Bankruptcy is no plea in bar to an action for mesne profits; for the damages occasioned by the tort are uncertain (d).
So also a plea of a discharge under the Insolvent Debtor's Act is no bar to an action for mesne profits, even though accruing before the discharge (#).
Where, after a recovery in ejectment and before an action of trespass for mesne profits, the defendant became a bankrupt, and the jury did not include the costs of the ejectment in their verdict in executing a writ of inquiry in the action for mesne profits, the Court refused to set aside the inquisition, because the plaintiff might have proved the costs as a debt under the defendant's commission of bankrupt (/). Touching the quantum of damages given by the jury in this action, they are not to be bound by the amount of the rent, but may give extra damages: indeed four times the value of the mesne profits have
been known to be given in this sort of action of trespass (a); and after judgment, by default, the costs in ejectment being recoverable are usually declared for as damages in this action for mesne profits (O.
The plaintiff can recover no farther costs in this action than were taxed in the ejectment, if it were regularly defended: but it is otherwise if judgment were against the casual ejector (f).
The nominal plaintiff in ejectment, in whose name the mesne profits have been recovered, may sue for an escape of the defendant in execution for such mesne profits (d).
Section IV. Of a second Action of Ejectment.

**YOUR TASKS:**
**A)** According to the passage on actions for mesne profits, why is bankruptcy no plea in bar to such an action?
**B)** Carry the passage on actions for mesne profits forward, beginning after its final line.

**DATA EXTRACT:**

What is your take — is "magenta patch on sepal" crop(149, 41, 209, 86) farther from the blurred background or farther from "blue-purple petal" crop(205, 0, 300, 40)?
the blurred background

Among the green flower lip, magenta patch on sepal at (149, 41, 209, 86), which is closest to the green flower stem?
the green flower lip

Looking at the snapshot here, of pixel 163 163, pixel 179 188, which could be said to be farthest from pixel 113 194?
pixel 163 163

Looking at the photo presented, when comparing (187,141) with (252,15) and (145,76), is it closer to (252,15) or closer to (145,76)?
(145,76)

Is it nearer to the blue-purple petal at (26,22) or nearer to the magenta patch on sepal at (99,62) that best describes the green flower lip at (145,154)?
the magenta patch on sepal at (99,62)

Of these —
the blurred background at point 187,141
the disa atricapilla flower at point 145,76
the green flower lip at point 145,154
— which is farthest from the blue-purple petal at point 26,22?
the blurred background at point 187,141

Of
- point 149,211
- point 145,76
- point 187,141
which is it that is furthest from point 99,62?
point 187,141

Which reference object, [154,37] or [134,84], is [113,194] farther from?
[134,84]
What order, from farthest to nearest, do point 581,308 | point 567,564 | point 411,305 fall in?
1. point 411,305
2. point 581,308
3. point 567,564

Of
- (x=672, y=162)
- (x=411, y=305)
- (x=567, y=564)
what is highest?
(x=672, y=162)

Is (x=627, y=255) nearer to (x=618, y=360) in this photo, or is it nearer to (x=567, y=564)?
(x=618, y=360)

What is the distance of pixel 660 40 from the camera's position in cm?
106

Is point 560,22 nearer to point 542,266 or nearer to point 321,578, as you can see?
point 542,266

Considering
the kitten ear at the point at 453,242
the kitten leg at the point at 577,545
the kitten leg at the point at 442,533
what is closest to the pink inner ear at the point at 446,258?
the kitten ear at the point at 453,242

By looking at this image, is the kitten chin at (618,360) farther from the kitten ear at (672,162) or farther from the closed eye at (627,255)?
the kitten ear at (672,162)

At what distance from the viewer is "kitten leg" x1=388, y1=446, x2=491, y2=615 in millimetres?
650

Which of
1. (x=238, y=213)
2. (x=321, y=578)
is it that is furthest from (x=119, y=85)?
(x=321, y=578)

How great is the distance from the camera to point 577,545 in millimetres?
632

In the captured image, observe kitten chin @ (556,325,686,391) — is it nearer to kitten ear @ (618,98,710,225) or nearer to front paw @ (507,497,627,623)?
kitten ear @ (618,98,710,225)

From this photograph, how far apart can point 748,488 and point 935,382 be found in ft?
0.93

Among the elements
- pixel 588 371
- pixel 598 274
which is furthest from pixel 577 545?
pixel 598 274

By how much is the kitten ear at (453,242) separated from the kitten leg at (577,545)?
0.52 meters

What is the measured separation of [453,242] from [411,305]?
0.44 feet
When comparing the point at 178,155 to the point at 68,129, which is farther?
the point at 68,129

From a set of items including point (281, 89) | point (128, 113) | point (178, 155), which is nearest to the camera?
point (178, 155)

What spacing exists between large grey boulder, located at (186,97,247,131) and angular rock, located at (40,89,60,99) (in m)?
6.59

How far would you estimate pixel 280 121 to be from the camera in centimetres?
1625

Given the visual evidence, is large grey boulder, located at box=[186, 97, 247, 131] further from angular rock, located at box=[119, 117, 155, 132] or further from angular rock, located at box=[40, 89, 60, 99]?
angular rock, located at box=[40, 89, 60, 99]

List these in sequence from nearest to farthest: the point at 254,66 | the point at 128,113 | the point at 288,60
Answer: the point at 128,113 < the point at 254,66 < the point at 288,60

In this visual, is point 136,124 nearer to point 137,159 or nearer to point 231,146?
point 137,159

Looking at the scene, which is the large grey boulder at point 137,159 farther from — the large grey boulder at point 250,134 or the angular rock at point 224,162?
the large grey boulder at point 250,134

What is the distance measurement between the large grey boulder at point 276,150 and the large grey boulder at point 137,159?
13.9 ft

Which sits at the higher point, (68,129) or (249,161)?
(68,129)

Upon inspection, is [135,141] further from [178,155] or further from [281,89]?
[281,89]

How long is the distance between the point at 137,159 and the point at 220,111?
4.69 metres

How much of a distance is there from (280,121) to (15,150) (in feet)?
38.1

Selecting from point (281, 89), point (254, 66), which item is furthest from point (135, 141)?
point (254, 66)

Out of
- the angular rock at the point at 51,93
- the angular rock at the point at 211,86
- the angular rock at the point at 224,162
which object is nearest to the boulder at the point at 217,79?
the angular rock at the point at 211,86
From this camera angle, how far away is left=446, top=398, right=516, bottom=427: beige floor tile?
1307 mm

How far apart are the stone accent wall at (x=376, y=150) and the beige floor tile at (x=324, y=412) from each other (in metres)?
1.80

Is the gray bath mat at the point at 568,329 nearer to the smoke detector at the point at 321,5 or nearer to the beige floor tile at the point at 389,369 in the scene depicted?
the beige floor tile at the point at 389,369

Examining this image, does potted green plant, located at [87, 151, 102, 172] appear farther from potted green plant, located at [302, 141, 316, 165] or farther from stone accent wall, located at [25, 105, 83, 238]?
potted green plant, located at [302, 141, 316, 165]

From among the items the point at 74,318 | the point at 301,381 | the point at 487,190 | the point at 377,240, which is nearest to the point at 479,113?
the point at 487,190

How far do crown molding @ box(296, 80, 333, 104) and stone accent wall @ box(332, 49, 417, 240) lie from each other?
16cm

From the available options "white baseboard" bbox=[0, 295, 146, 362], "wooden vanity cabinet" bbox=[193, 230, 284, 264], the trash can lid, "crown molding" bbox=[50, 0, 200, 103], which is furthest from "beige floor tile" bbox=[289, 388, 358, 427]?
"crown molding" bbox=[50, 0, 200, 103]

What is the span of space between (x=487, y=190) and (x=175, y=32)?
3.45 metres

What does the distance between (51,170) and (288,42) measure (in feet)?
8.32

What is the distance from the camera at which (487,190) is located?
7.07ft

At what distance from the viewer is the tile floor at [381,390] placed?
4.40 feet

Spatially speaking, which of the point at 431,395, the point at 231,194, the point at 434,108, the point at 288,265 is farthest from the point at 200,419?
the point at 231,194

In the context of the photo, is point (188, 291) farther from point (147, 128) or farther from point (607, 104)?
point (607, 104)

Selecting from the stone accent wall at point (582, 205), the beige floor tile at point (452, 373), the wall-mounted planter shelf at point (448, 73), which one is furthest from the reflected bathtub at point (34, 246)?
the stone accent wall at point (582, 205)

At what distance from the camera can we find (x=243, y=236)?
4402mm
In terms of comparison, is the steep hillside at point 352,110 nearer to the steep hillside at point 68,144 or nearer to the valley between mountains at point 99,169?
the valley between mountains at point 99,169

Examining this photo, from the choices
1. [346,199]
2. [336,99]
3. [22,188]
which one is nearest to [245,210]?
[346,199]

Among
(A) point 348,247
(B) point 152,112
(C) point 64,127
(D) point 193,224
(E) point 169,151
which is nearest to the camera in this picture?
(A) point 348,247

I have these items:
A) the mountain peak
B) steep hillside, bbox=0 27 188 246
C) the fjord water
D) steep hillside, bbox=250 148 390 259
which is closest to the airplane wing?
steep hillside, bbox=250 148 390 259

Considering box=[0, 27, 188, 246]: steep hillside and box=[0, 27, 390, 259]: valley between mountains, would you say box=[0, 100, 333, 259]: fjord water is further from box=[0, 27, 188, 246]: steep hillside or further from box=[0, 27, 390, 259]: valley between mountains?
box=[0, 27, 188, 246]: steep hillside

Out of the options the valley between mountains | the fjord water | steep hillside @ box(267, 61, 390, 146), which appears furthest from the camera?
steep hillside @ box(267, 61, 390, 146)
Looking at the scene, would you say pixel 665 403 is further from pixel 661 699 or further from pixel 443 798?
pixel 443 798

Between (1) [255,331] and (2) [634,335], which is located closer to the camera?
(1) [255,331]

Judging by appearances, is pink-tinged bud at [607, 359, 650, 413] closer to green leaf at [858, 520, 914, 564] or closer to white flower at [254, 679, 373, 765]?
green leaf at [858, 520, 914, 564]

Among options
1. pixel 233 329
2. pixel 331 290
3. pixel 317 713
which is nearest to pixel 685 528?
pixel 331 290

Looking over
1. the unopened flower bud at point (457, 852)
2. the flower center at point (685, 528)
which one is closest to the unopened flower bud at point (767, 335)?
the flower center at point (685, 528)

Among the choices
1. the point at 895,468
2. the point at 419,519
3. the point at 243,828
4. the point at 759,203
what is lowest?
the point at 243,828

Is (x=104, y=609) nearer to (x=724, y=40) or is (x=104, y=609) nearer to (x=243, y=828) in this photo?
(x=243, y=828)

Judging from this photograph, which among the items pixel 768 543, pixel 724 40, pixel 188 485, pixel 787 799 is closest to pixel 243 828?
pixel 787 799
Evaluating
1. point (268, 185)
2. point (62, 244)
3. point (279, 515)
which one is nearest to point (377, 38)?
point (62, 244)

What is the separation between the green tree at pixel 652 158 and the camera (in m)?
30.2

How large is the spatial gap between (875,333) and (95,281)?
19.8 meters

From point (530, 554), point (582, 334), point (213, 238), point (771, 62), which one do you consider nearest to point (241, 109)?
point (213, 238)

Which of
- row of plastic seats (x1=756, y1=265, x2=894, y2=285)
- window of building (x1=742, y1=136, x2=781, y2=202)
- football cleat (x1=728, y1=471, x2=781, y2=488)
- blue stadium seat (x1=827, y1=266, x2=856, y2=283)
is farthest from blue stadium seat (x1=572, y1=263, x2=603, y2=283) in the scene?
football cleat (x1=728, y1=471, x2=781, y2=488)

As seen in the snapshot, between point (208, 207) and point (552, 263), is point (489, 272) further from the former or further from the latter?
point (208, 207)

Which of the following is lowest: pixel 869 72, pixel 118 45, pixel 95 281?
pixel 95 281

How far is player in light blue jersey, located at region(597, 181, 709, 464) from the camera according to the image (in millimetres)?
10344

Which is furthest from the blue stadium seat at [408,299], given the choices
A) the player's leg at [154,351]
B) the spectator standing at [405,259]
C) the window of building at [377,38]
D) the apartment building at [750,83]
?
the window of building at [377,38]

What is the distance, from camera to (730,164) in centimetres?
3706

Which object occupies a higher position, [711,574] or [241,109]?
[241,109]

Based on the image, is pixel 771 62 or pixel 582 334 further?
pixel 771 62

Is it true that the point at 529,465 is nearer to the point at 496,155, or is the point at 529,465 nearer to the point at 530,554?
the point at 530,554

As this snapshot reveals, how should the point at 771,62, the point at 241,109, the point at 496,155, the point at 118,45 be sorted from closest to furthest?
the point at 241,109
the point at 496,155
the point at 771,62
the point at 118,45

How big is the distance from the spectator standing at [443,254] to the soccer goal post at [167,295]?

**THE ANSWERS:**
**A)** Because the damages occasioned by the tort are uncertain.

**B)**
A judgment in ejectment, it may be remembered, is a mere recovery of the possession without prejudice to the right. It, therefore, is not final between the parties so as to protect either the defendant or plaintiff (if he succeed) from any further suit; for the same plaintiff, if he be nonsuited, or have a verdict against him, may bring another ejectment against the same defendant, or if he succeed in the action and get possession, he is still liable to an ejectment from the defendant in the former action (e).
This in one respect may be deemed an advantage, because the parties are not concluded by one trial, in case the real merits (from accident, partiality, want of evidence, which might be afterwards supplied, or the like) happened not to have been fairly tried between them: but in another respect, much mischief may result from it, as the spirit of litigation is thereby kept alive (e).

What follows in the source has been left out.